- GOAL
Reproduce the records below exactly, leaving out any pictures.

- DATA FOR PROCESSING
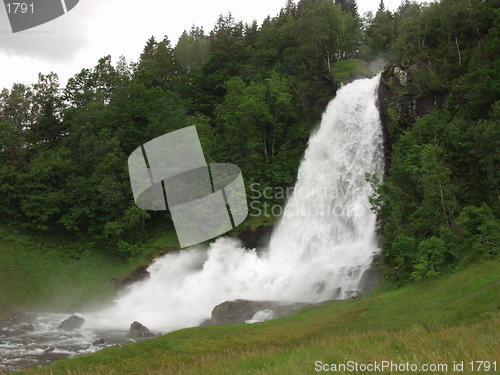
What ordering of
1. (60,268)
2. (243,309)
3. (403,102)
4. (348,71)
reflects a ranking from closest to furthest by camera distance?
1. (243,309)
2. (403,102)
3. (60,268)
4. (348,71)

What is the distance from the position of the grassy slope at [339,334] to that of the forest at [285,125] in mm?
2384

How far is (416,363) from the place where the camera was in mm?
6945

- EXPECTED ANSWER
What ordering of
1. (60,268)
2. (243,309)
3. (403,102)
4. (348,71)
reflects a ranking from closest to furthest by camera distance?
1. (243,309)
2. (403,102)
3. (60,268)
4. (348,71)

What is the distance from the position of the grassy slope at [339,334] to that of the forest at [285,125] in mm?
2384

How far is (416,363) from the place where the camera was in mm?
6945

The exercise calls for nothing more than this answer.